### Task item
A faithful, picture-free copy of the listing below is required.

### Supplied information
"""

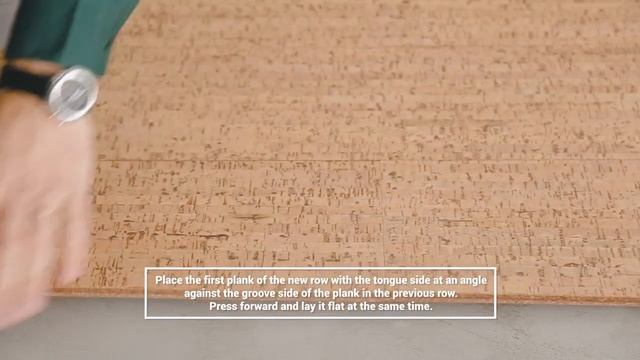 Amorim WISE - How to Install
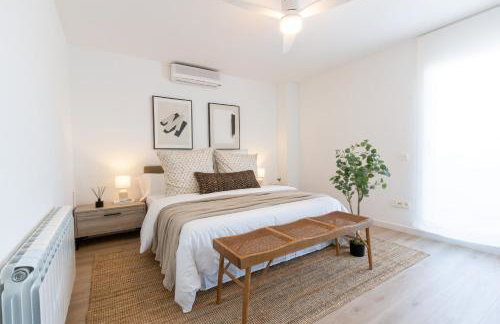 Brisa Marina - Design and relax in Costa Blanca - Foto 18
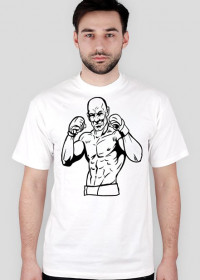 T-Shirt "FIGHT"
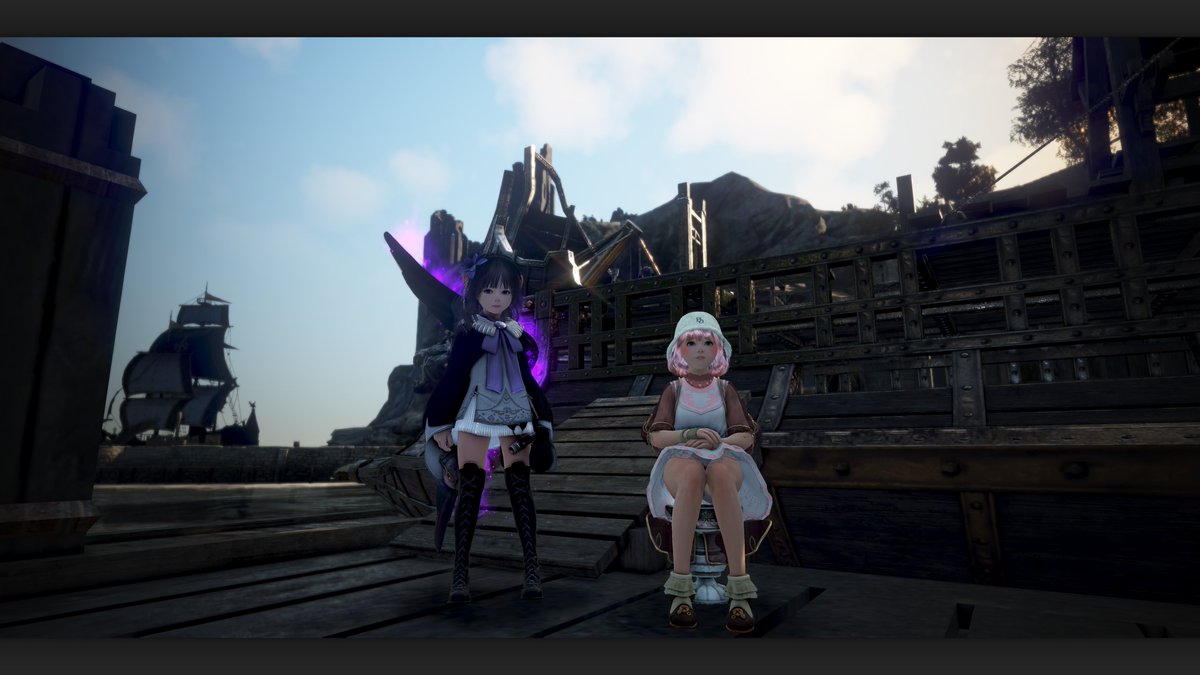 りなち tweet media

"""

### Written solution
 Amorim WISE - How to Install
 Brisa Marina - Design and relax in Costa Blanca - Foto 18
 T-Shirt "FIGHT"
 りなち tweet media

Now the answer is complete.